Louve dans la bergerie
Depuis qu'elle est devenue musée-sanctuaire en 1987, la maison de l'écrivain bénéficie d'aides : du ministère de la Culture, du ministère des Armées, de la Délégation interministérielle à la lutte contre le racisme, l'antisémitisme et la haine anti-LGBT (Dilcrah), de la région, du département et de la Fondation pour la mémoire de la Shoah (pour le musée Dreyfus qui ouvrira l'an prochain, à la vocation essentiellement pédagogique), du généreux mécène Pierre Bergé aussi. Elle drainait environ 10 000 visiteurs par an jusqu'à sa fermeture en 2011. Des travaux de restauration sont en cours pour la création du musée Dreyfus dans le bâtiment, près de l'allée des tilleuls plantés par le propriétaire. Et la maison de Zola devrait, à sa réouverture au printemps 2021, attirer selon Martine Le Blond-Zola des touristes, des scolaires, des gens intéressés par les maisons d'écrivains, l'affaire et l'implication de Zola avec son fameux «J'accuse» : «Mais on n'est pas à Giverny ou à Auvers-sur-Oise. Dreyfus, ce n'est pas Monet pour les produits dérivés. Les nymphéas ou les tournesols marchent mieux, sur des magnets ou des tee-shirts, que des livres que les gens n'achètent guère, ou que des affiches autour de Zola et de Dreyfus, c'est certain», nuance Martine Le Blond-Zola. Néanmoins, nous étudions la création d'un produit dérivé de qualité.» Donc pas de manne, ni pour le musée ni pour le village, à attendre de ce type de tourisme. Du reste, il n'y a guère d'infrastructures pour y séjourner et, hormis le château et la petite église du village, rien de bien saillant touristiquement parlant aux alentours de Médan.

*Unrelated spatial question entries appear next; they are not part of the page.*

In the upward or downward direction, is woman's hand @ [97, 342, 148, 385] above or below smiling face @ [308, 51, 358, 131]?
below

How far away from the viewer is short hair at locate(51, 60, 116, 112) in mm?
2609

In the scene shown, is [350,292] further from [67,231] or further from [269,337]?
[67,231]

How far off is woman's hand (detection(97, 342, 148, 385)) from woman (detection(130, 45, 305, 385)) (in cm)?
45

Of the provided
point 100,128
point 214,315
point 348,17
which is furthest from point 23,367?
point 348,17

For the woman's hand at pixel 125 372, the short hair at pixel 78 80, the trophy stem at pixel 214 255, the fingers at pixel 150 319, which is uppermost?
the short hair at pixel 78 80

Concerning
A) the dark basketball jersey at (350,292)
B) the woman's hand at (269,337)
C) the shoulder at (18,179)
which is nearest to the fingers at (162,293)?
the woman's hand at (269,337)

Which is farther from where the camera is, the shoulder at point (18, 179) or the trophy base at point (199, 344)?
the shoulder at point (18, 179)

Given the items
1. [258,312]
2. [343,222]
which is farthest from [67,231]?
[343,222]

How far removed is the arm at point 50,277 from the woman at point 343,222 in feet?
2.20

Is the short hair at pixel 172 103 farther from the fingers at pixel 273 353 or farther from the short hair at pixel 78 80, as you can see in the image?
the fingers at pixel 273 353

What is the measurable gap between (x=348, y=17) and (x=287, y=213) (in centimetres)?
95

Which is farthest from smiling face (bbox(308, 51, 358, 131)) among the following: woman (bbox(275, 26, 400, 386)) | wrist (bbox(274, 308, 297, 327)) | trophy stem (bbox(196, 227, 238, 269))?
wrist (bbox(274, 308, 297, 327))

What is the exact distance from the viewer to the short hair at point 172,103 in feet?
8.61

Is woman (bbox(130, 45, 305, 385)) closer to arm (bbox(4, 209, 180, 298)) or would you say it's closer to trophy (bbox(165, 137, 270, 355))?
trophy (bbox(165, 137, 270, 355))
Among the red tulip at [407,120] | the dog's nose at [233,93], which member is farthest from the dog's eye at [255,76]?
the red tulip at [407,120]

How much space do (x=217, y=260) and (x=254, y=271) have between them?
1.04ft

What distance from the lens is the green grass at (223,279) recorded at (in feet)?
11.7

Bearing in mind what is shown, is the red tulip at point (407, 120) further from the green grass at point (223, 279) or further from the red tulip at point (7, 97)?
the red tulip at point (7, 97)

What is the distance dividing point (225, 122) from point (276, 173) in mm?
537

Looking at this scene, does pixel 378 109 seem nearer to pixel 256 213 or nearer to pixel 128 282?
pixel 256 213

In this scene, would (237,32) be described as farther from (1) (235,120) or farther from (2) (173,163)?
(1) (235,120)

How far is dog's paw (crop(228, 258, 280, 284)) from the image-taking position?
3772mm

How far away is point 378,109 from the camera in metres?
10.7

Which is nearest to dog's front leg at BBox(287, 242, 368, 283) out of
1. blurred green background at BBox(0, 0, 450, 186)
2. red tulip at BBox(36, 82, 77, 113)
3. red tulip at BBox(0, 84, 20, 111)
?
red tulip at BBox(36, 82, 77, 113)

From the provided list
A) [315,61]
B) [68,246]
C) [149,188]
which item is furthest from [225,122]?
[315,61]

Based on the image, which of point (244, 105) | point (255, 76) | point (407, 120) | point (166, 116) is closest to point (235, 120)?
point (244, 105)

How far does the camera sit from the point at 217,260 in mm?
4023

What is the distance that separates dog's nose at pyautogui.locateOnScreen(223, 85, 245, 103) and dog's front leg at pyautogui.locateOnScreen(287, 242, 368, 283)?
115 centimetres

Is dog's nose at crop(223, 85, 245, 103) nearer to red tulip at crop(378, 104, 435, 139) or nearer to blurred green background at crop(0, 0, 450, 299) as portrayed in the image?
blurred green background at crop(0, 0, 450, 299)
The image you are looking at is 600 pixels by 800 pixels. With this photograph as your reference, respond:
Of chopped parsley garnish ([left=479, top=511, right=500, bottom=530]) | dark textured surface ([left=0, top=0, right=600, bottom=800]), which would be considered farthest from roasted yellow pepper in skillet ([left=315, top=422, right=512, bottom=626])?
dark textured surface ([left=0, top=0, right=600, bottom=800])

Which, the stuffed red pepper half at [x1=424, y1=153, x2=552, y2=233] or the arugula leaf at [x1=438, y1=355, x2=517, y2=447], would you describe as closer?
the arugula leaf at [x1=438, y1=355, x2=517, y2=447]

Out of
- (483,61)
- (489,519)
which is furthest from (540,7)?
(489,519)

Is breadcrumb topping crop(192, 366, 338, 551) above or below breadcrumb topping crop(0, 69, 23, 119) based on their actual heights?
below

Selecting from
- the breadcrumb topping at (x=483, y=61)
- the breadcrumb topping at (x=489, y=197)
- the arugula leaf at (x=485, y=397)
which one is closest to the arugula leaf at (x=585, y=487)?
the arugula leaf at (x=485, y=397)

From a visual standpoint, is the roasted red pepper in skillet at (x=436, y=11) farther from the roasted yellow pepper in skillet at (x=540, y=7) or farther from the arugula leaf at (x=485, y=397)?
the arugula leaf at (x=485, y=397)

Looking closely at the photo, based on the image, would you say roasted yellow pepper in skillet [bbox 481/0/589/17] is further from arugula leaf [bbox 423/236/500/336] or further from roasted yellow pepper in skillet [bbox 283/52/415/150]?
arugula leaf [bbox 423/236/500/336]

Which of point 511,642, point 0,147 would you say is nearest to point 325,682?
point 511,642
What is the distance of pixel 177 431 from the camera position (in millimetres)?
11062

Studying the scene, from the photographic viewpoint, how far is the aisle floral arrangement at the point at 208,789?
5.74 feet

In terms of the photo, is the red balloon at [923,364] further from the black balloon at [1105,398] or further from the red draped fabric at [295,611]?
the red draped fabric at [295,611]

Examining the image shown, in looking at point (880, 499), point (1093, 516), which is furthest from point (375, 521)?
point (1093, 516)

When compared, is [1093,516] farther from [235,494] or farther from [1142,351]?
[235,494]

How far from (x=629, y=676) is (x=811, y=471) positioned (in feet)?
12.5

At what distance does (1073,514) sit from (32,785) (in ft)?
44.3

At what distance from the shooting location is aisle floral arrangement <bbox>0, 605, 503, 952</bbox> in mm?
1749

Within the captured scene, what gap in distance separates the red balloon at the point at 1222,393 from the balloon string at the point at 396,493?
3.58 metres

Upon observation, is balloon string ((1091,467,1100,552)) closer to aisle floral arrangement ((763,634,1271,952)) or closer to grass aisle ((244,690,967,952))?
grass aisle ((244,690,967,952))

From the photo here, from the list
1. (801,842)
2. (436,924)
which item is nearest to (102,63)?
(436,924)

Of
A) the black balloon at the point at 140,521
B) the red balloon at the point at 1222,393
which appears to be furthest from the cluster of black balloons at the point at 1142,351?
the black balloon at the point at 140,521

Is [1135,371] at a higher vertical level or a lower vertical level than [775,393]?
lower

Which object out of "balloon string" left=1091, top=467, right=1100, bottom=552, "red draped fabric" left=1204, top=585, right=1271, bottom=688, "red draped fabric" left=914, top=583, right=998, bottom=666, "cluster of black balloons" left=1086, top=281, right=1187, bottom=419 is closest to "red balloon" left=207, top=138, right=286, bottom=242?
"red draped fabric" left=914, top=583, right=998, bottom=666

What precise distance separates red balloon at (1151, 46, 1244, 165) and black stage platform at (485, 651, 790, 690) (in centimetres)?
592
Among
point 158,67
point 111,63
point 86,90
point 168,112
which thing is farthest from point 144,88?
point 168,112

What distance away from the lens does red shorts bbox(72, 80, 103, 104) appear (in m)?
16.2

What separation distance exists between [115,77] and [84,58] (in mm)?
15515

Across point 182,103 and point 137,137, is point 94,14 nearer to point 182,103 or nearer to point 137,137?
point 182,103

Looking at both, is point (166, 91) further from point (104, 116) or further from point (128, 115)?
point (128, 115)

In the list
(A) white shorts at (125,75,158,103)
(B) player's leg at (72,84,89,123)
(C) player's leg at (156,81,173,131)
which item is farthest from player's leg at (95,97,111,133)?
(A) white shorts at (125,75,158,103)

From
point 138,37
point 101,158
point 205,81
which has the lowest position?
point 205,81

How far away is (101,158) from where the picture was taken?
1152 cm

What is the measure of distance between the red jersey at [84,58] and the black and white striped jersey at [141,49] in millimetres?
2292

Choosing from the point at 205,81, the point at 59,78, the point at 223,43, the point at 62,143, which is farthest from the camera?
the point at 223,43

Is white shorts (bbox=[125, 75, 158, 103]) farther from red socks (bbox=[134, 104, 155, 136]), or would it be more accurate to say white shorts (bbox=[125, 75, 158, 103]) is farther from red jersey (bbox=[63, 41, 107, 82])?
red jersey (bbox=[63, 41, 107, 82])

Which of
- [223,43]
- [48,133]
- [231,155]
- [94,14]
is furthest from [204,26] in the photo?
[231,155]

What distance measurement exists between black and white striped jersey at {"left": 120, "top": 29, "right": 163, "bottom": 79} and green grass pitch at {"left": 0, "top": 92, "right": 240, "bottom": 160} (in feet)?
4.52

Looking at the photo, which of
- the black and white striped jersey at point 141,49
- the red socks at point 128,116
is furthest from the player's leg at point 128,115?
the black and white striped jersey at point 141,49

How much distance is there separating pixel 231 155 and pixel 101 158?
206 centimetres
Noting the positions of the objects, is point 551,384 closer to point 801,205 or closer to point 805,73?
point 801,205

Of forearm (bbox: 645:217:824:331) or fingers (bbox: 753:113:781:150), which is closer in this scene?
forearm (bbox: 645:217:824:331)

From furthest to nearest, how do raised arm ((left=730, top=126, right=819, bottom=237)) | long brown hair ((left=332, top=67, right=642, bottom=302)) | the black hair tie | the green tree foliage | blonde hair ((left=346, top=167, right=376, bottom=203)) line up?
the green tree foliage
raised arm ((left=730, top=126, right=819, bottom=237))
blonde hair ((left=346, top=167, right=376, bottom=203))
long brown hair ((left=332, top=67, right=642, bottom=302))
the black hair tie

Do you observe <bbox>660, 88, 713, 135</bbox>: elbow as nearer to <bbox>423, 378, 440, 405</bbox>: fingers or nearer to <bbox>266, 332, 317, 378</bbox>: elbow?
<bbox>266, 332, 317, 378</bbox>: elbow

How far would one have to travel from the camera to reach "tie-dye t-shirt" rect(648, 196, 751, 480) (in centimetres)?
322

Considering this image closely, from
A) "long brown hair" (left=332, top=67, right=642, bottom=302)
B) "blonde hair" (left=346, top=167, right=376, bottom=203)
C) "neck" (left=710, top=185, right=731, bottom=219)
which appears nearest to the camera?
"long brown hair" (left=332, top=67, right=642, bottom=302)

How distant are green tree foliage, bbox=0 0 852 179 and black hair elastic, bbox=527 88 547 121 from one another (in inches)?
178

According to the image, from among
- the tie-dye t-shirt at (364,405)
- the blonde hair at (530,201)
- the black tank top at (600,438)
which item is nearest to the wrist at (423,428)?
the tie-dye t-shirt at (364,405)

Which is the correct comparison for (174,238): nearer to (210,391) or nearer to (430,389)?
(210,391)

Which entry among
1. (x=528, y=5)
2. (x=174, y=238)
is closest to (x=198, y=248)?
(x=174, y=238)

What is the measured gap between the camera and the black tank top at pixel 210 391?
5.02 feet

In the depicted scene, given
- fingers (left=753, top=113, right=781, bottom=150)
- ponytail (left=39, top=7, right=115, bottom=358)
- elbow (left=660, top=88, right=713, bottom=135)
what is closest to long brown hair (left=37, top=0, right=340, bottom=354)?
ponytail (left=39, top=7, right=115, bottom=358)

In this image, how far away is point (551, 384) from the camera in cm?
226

Mme Zola, compagne de toute une vie, avait donné la maison en 1905 à l'AP-HP, pour une reconversion en pouponnière. Annexe de l'hôpital Necker-Enfants malades jusqu'en 1967, elle a alors été transformée en école d'infirmières. Entre-temps elle a traversé deux guerres sans être occupée par les Allemands, contrairement aux villas du coin installées derrière, sur le coteau que Cézanne a peint à plusieurs reprises.
Bureau d’Emile Zola dans sa maison de Médan.
Photo Adrien Selbert
Médan et Zola sont intimement liés. C'est là que la vie de l'écrivain (il y a écrit plusieurs tomes de sa saga) va changer radicalement. La lingerie, aussi vaste que le bureau du maître, est capitale : Alexandrine, sa compagne depuis 1865, maîtresse-femme et ancienne lingère, qui triomphe dans sa belle pièce luxueuse comme une revanche, y fit entrer une petite louve dans la bergerie. La belle et fraîche Jeanne chantonnait près des oreilles quinquagénaires du maître qui ne tarda pas à s'enfiévrer pour la gironde brune, et (re)découvrir les joies de la chair. Et lui qui n'avait jamais été père de lui faire deux enfants après le début de leur affaire, le 11 décembre 1888. Et d'installer tout ce petit monde dans une maison du village d'en face, «les Framboisiers», à Triel, pour les voir plus commodément, tout comme à Paris. Mme Zola prit très mal l'affaire, évidemment, mais eut l'élégance de donner plus tard le nom de Zola aux enfants, ce qui explique la transmission du nom et de l'héritage symbolique (et lourd) du musée et du travail de mémoire dont parle Martine comme d'un sacerdoce.
Lavoir et toboggan
Une maison sanctuaire, un village immobile, dont Zola fut conseiller municipal de 1881 à l'affaire Dreyfus en 1898 : il faisait des recherches pour la Terre, publié en 1887. On retrouve dans ses personnages de paysans âpres et mesquins des Médanais, dont on espère qu'ils n'ont jamais lu le roman ; cruelle peinture du milieu rural… Les habitants, souligne son arrière-petite-fille, respectaient l'écrivain, mais sans plus : «On ne copinait pas avec ses voisins comme aujourd'hui.» Mme Zola avait sa propre ferme, un immense potager : autarcie, le rêve d'aujourd'hui. Zola précurseur ? Sûrement. Aujourd'hui, il faut prendre la voiture ou le vélo et aller jusqu'à Villennes pour trouver des commerces et un peu de vie.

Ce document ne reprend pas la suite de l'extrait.